Trecho do documento:

Me parece que, no caso do Vanilla Vane, muita gente elogia mas poucos compram.
Por que, na sua opinião, isso acontece?

Porque não temos CDs à venda. Sério. A banda, em toda a sua afinidade pela preguiça, popular entre os membros, acabou se tornando meio anti-mídia, por esse motivo acabamos nos tornando relaxados quanto à preocupação com a divulgação dos EPs, dos shows e do site. Mas agora estamos nos empenhando novamente pra iniciar uma divulgação capaz de tirar o atraso, temos alguns planos de marketing para a venda desses CDs. Mas são secretos...(risos).

Os shows de vocês são bem divertidos, até meio anárquicos.
É algo espontâneo ou entra já como uma idéia pré-concebida?

Assim como César aplicava a política do teatro e do pão para agradar ao seu povo, nós aplicamos a política do rock pro povão. Somos seis rapazes de classe média, filhos de pais que se esforçaram para ter o que têm e nos sentimos na obrigação de levar ao povo a felicidade merecida. Somos uma banda bem comum, sempre aos fins dos shows você vai encontrar alguém da banda conversando com alguém do público e por aí vai. Essa nossa energia sobre o palco não é pré-concebida (tudo bem, Crystal do New Order tem uma certa influência), o que acontece é que nós resolvemos curtir os shows - já que não podemos nos assistir, aproveitamos do mesmo jeito. Gostamos de dançar, fazer performances "rock" e tudo o mais, e dessa maneira a gente acaba passando ao público uma imagem carismática de banda "do bem". Atualmente estamos pregando o slogan "DO POVO, COM O POVO E PARA O POVO" para definir nossas intenções, daí você já pode nos imaginar invadindo o público, tirando garotas pra dançar e curtindo a vida adoidado.

A entrada de um tecladista mudou a concepção do som da banda, ou o teclado só está ali para fazer intervenções, sem participar direto da composição?

Extrato de dados:

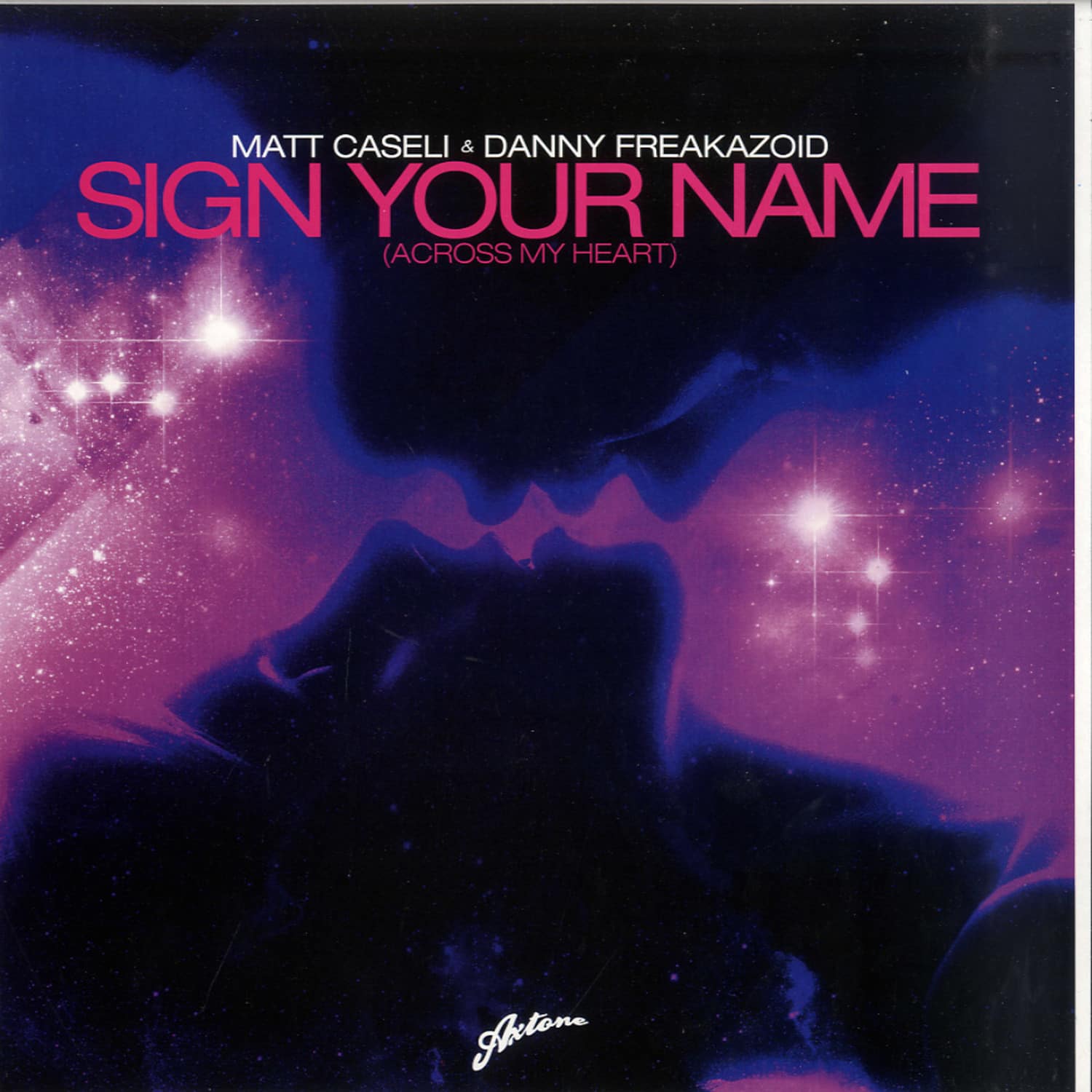 Matt Caseli & Danny Freakazoid - SIGN YOUR NAME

Tarefas propostas:
1. Transcreva novamente a parte da entrevista com o Vanilla Vane que vai de "Por que, na" até "até meio anárquicos.", inclusive, trocando "CDs" por "discos".
2. De acordo com a entrevista com o Vanilla Vane, qual slogan a banda vem adotando atualmente para definir suas intenções?
3. Escreva a continuação da entrevista com o Vanilla Vane, partindo do ponto em que ela termina.

Respostas do exercício:
1.
Por que, na sua opinião, isso acontece?

Porque não temos discos à venda. Sério. A banda, em toda a sua afinidade pela preguiça, popular entre os membros, acabou se tornando meio anti-mídia, por esse motivo acabamos nos tornando relaxados quanto à preocupação com a divulgação dos EPs, dos shows e do site. Mas agora estamos nos empenhando novamente pra iniciar uma divulgação capaz de tirar o atraso, temos alguns planos de marketing para a venda desses discos. Mas são secretos...(risos).

Os shows de vocês são bem divertidos, até meio anárquicos.

2. "DO POVO, COM O POVO E PARA O POVO".

3.
A princípio, o teclado faria apenas intervenções, mas a "química" rolou legal, e a intenção é que ele continue fazendo as intervenções, porém participando direto das composições. Inclusive já estamos compondo coisas com base em teclados. O Fábio Gagliotti adicionou muito à banda, ele deu um gás num momento em que estávamos precisando de motivação. Ele conseguiu pegar direitinho o jeito The Vain de compor e de se comportar, temos atitudes parecidas no palco e tudo isso faz com que o som se torne cada vez mais completo, como pode ser visto nos shows. Com essa adição a banda se torna capaz de voar mais longe, de compor mais livremente e de dar um passo maior na direção da tão desejada "musicalidade perfeita".

Apesar da descontração, os arranjos de vocês são muito bem cuidados.
Quem cuida do que na banda?

A banda é uma putaria. Cada um é responsável por sua parte, compomos os arranjos juntos. Há um tempo atrás, o Fabio Figueira aparecia com as bases e em cima delas montávamos as músicas. Hoje em dia, as composições se dão de uma maneira pouco convencional. É o seguinte: durante um ensaio a gente pára, senta e pensa, então cada um começa a expor suas idéias, daí pegamos o que surge de melhor e juntamos tudo e a partir disso surgem as músicas. As letras são compostas sem muita enrolação também. Eu já deixo os títulos preparados e vejo o qual combina melhor com a música e a partir daí a letra surge. Os copyrights dos solos são todos do Fábio Andrade, ele é o responsável pelos "barulhinhos". A base de baixo que o Julio faz também se aproveita de toda a influência que o rapaz tem, indo do grunge ao mangue beat, e a bateria é levada com força pelo Lourenço, um dos únicos capazes de por uma batida legal naquelas músicas, tendo em vista o caos em que são compostas.

O que o futuro próximo reserva para The Vain?
Segredo.


Resenha
Vanilla Vane
- The Vain
por Leonardo Vinhas

Você não ainda ouviu? A vida é curta. Seus shows fazem qualquer um se sentir vivo e logram no mais tímido mortal a vontade de subir num palco. Além disso, nunca faltam belas e jovens garotas na platéia. E em disco, contrariando a maioria, eles conseguem manter o mesmo pique. Vanilla Vane é tudo que a demo Rock'n'Roll não foi: pesado, enérgico, marcante. Só faltam os populismos e traquinagens de palco.

Despidas da anarquia cênica, as canções do The Vain fazem mais que sobreviver. Mostram que têm vida própria e dão motivos para sorrir àqueles que desde o começo (lá em 2002) sonhavam com um registro à altura da banda.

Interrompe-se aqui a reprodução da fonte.